The Republican position was angrily reiterated earlier by Sen. Mitch McConnell (R-Ky.), who said the rumors of an arms-for-hostages deal ultimately designed to prevent Carter from being reelected had been kept alive over the years by the “ravings” of “liars, felons and flat-out flakes.” The Senate, he said, “should not finance a fantasy.”
Sen. Terry Sanford (D-N.C.), the subcommittee’s chairman, countered that the allegations were so serious that the only way to lay them to rest was through an investigation empowered to examine secret documents and subpoena reluctant witnesses.
“Two things did occur,” Senate Majority Leader George J. Mitchell (D-Me.) added. “We know the release of the hostages was delayed until moments after President Reagan took office and we know that shortly after taking office President Reagan authorized the transfer of arms to Iran.”
Only an investigation can determine whether those two events “occurred independently and totally coincidentally, or as a result of a secret agreement,” Mitchell said.
Although the failure to overcome the filibuster threw those efforts into political limbo in the Senate for at least the remainder of the year, congressional attempts to investigate the allegations will continue. Democrats are expected to push through a similar resolution next week that would authorize a parallel investigation in the House, and Senate sources say Sanford’s subcommittee may still move forward with a scaled-back inquiry using existing committee funds.
However, with Republicans refusing to cooperate, the highly partisan cast the issue has taken underscores the political perils that Democrats may court if an elaborate and expensive investigation leads nowhere and ultimately is perceived as no more than an election-year ploy.

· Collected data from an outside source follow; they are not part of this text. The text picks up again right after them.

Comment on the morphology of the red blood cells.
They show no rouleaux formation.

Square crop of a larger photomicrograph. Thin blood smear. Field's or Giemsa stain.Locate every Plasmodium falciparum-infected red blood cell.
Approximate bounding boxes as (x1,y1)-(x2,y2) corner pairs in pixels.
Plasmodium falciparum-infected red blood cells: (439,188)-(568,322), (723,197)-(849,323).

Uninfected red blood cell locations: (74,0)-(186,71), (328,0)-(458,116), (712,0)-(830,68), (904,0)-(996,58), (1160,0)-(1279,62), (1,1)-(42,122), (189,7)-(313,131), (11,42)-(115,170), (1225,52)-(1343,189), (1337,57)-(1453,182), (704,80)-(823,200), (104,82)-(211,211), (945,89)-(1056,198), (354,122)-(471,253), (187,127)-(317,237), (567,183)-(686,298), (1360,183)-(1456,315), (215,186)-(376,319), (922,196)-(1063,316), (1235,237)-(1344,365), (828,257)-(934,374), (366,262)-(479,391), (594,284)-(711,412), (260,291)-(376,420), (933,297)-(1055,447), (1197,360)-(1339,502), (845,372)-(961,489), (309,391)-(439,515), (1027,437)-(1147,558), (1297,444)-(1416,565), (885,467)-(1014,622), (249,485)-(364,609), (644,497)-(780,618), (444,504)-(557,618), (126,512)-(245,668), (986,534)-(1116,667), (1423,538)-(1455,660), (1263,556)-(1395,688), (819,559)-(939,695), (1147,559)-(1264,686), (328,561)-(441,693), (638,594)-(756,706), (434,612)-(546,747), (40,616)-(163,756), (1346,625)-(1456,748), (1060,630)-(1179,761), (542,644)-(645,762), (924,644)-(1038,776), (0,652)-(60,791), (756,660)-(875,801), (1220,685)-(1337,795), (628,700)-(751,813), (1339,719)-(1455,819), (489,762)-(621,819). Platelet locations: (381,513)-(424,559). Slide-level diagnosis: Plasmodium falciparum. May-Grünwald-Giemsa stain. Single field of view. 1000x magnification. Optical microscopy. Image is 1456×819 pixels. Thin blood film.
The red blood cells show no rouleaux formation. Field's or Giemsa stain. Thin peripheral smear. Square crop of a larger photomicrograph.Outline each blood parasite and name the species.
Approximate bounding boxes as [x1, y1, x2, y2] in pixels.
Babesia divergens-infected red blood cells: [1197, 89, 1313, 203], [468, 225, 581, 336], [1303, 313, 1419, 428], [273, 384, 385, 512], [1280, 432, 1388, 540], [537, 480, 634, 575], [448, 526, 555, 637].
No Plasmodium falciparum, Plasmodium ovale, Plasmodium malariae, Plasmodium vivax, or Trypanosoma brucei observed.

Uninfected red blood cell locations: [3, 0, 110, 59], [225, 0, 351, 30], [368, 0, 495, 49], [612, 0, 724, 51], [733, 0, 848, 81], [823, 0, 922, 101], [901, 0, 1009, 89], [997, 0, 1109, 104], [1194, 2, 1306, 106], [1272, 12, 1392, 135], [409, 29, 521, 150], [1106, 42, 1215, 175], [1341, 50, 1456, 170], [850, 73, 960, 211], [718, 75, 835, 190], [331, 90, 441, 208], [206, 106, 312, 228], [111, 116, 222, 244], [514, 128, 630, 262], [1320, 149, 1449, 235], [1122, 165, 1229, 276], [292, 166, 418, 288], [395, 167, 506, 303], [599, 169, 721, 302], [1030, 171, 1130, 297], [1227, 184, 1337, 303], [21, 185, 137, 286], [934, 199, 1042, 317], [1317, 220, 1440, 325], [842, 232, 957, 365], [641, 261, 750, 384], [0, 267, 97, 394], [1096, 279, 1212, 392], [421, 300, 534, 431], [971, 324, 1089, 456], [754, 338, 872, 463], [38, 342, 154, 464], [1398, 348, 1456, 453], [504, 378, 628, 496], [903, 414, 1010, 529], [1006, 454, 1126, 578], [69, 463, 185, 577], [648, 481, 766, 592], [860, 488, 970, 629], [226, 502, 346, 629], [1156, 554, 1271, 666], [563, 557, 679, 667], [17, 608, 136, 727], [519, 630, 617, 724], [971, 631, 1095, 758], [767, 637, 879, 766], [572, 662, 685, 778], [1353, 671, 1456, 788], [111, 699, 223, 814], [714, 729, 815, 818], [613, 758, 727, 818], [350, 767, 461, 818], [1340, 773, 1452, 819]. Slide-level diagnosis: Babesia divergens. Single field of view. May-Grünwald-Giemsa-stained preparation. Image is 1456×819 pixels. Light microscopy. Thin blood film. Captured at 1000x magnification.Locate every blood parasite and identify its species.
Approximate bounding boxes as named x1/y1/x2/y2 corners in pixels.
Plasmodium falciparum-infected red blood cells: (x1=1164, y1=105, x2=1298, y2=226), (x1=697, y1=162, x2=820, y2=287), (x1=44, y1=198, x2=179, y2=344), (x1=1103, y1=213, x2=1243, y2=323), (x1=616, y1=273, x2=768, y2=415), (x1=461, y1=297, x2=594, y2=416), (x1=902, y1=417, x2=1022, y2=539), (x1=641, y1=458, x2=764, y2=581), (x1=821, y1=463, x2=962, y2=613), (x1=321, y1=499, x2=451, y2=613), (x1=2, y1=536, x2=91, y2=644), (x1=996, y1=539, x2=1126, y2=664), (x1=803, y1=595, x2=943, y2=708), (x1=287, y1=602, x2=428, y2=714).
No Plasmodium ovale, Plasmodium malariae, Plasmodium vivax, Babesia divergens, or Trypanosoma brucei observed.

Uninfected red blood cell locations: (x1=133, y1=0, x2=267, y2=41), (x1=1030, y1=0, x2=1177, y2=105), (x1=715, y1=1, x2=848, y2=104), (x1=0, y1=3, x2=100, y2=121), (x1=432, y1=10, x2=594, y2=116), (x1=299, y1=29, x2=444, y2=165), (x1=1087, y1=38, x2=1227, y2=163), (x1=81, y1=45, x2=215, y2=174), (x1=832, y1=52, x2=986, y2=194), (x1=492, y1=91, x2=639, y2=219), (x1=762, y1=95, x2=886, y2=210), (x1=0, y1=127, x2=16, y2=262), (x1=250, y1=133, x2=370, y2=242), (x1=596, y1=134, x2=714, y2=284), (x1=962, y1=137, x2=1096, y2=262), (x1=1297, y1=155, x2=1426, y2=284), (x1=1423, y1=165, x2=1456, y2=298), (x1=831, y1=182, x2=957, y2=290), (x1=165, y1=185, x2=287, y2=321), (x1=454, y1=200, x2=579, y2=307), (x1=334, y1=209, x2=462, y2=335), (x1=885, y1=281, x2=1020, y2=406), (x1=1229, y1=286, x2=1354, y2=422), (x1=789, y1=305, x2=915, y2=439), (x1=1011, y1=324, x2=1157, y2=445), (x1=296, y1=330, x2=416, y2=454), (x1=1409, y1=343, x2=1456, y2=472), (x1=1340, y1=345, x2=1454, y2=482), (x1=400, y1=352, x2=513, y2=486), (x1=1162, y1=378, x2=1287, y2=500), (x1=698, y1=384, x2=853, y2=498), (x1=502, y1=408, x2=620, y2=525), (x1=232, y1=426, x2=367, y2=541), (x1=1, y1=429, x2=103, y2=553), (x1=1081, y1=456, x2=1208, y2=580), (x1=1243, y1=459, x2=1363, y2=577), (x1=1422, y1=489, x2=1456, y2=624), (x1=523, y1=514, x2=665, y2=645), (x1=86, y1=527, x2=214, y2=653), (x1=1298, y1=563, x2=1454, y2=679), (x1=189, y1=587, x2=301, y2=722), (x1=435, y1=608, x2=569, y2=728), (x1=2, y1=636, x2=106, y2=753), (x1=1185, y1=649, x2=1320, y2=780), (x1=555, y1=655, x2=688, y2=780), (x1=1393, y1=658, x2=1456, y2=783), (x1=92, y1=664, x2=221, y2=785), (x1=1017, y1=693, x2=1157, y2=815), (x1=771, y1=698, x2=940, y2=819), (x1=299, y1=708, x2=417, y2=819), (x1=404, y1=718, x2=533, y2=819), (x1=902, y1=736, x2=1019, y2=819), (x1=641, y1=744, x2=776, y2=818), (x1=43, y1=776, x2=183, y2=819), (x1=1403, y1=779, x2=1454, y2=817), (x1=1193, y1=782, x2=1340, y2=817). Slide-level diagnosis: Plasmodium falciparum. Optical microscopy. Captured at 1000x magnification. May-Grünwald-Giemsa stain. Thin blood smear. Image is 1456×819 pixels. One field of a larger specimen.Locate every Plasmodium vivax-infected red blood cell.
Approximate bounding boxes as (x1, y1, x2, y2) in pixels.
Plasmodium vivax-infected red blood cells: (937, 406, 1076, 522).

Earlier in the day, Republicans sought to frustrate Democratic attempts to create the momentum for a favorable vote against the filibuster by invoking a rarely used Senate rule to force the suspension of an hearing by Sanford’s subcommittee into the “October Surprise” allegations.
Under the rules, committees must have the Senate’s permission to hold formal hearings when Congress is in session. Although such permission usually is granted routinely, any senator may keep a hearing from taking place by filing an objection with the Senate leadership.
Gary Sick, a former National Security Council aide whose research into the “October Surprise” allegations prompted calls for congressional investigations, was testifying before the subcommittee when a Republican senator whose name was not disclosed filed an objection.
That prompted an outraged response from Sen. John Kerry (D-Mass.), who accused the Republicans of “running scared” and keeping the Senate from doing its duty because of fears of what the probe might uncover.
“If I were a Republican with nothing to hide and nothing to fear, I’d be screaming for an investigation as fast as it could take place. . . . What are they frightened of?” Kerry asked.
Before the hearing ended, Sick told members of the panel: “Based on my research, I believe there is substantial evidence that a secret deal was carried out during the election of 1980.”
Sick, who served in the Carter, Gerald R. Ford and Reagan administrations, noted that a key figure in the alleged scheme was under federal surveillance at the time and that sealed records of this person’s movements could shed new light.
Cyrus Hashemi, a New York businessman whom Sick said acted as an intermediary with Iran for both Carter and Reagan, was under FBI and Customs Service surveillance in October, 1980.
Hashemi has since died. But sealed records from a telephone tap and a surveillance camera in his office could confirm or disprove allegations others have made about his activities, Sick said. Those records could be made available to an official investigation with subpoena power, he suggested.